• What is required:
Return the listing verbatim, images left out.

• Records supplied:
▼
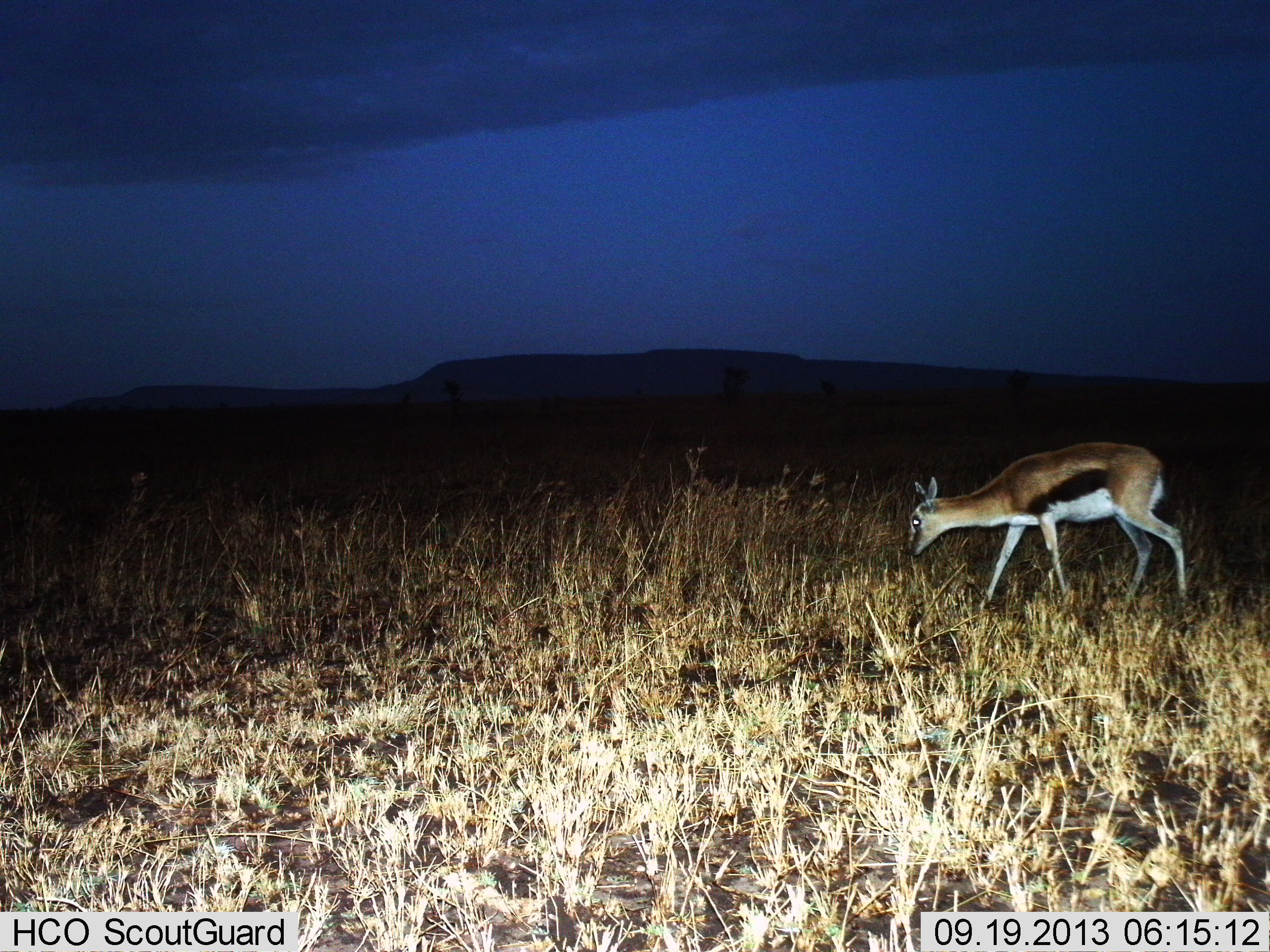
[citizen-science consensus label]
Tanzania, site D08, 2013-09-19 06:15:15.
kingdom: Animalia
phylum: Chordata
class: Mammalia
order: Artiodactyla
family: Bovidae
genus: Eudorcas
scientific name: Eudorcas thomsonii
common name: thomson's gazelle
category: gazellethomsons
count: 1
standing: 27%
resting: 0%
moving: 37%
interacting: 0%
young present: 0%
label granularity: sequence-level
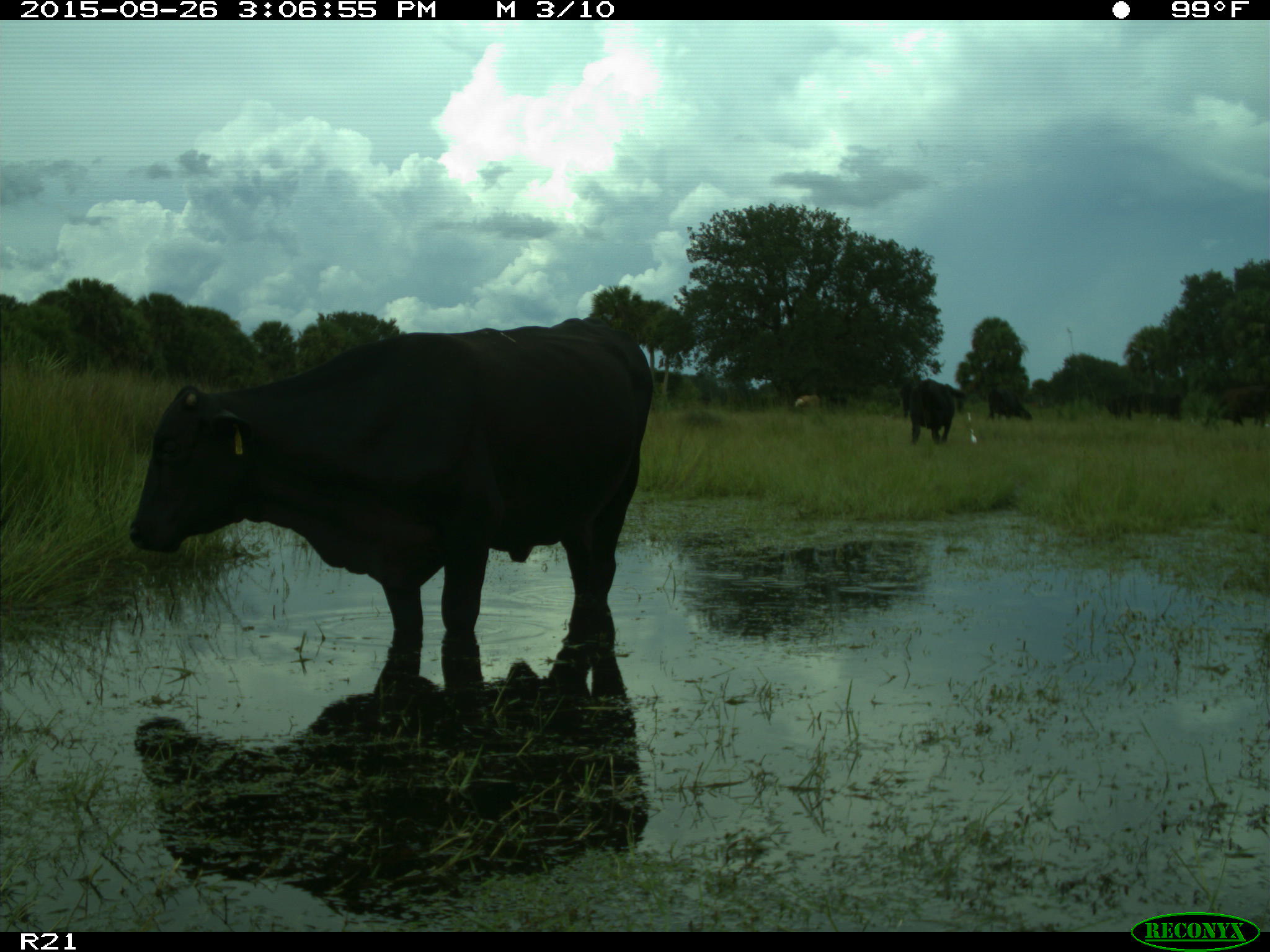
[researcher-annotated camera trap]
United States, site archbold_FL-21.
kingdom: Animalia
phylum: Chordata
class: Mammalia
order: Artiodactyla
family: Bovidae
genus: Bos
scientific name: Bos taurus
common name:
▲
• Solution for this task:
[citizen-science consensus label]
Tanzania, site D08, 2013-09-19 06:15:15.
kingdom: Animalia
phylum: Chordata
class: Mammalia
order: Artiodactyla
family: Bovidae
genus: Eudorcas
scientific name: Eudorcas thomsonii
common name: thomson's gazelle
category: gazellethomsons
count: 1
standing: 27%
resting: 0%
moving: 37%
interacting: 0%
young present: 0%
label granularity: sequence-level
[researcher-annotated camera trap]
United States, site archbold_FL-21.
kingdom: Animalia
phylum: Chordata
class: Mammalia
order: Artiodactyla
family: Bovidae
genus: Bos
scientific name: Bos taurus
common name:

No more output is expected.